Pride & LGBT-Affirmative Therapy

As we reflect on Pride Month and what it means, we also reflect on the revolutionary history of Pride. In the Stonewall Riots of 1969, the LGBTIA+ community in New York helped shift the sociocultural tide forever. This single event became the catalyst to see the LGBTIA+ community in a new light; particularly within the psychological community. It was largely due to the Stonewall Riots that psychotherapy began to seek out ways to affirm LGBTQIA+ identities in a meaningful way. Thus, LGBT-affirmative psychotherapy was born. 
 
LGBTQ-affirmative psychotherapy seeks to address a critically underserved population in mental health. Research suggests that lesbian and gay adults are more than twice as likely to experience a variety of mental health concerns than heterosexual adults. It has also been shown that LGBTQIA+ people experience suicidal thoughts and suicide attempts significantly more often than heterosexual adults. LGB adults, in fact, attempt suicide roughly twice as often as heterosexual adults. Recent research suggests almost 40% of transgender individuals will attempt suicide. This is compared to less than 5% of the general population. LGBTQ teenagers attempt suicide about 4.5 times more often than their heterosexual peers. Rates of depression, anxiety, substance abuse, and a variety of other disorders are significantly higher in the LGBT population. Research suggest that the primary reasons for these staggering and horrifying statistics are: increased victimization (bullying, abuse, discrimination, etc.), living as a stigmatized minority (Minority Stress Syndrome, micro-aggressions, workplace bias, etc.), and internalization of anti-LGBTQ attitudes. 
 
Psychotherapists who utilize LGBT-affirmative therapy work to empower the client to resist these oppressive forces, and to increase their well being. Therapists work with the client as a team member to explore the value of anger, early-life traumas (often related to sexual orientation and the “coming out" process), and to affirm the client’s intersecting identities. As a team, the therapist and client explore ways in which the client’s identities (gender, sex, sexual orientation, race, ethnicity, etc.) are affirmed or denigrated in media, family systems, medical communities, and religious spaces. Overall, the therapist clearly communicates that the client is safe, welcome in therapy, and that their voice is important and valued. This means that a crucially important process in therapy is to empower the client to identify and communicate their thoughts and feelings in a transparent and courageously vulnerable way. 

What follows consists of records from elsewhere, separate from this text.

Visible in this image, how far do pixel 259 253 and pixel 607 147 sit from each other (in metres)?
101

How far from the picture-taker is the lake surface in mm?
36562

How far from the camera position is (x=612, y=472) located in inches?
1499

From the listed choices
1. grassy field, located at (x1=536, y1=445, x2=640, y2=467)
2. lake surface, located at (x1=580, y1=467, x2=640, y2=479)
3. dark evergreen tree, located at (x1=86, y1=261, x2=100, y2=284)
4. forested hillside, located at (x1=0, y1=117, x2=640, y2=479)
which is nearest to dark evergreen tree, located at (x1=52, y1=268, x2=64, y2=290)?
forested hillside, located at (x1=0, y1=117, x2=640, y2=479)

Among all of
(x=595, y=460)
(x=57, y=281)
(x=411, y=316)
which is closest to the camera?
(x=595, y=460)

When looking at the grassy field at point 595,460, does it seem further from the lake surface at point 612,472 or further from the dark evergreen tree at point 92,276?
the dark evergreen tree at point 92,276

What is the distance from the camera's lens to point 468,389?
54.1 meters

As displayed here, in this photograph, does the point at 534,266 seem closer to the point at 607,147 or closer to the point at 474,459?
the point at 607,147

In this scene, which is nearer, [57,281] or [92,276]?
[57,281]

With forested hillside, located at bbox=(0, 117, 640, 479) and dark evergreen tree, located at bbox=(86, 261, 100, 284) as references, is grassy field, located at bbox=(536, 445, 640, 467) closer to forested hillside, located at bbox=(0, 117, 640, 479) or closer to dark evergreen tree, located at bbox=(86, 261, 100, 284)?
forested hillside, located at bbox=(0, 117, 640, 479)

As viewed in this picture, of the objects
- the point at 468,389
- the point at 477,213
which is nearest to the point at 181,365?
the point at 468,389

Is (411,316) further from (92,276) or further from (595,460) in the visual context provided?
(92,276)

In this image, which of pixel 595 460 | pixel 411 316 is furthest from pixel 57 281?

Psychology has not always been the best to the LGBTQ+ community. Psychotherapy has a lengthy history of pathologizing and inappropriately diagnosing members of the LGBTIA+ community. Much of psychotherapy was originally standardized using straight, cisgendered men; though the last three decades of research in psychology have been filled with clear attempts to better understand and better serve the LGBTQIA+ population. 
 
Pride Month is a celebration of identity, love, and life. It is also firmly rooted in the tragic history of brutality, victimization and pathologizing. As we think about how we, as mental health providers, may participate in Pride month, we also explore our historical role in the LGBTIA+ community. Most states still allow conversion therapy (a pseudoscience based on violent classical and operant conditioning), which presents us with an opportunity to reflect on the important work that still remains. Given that the LGBT population has one of the highest mental health and suicide rates, and remains one of the most underserved populations, Pride also serves as a reminder that there is more work to do.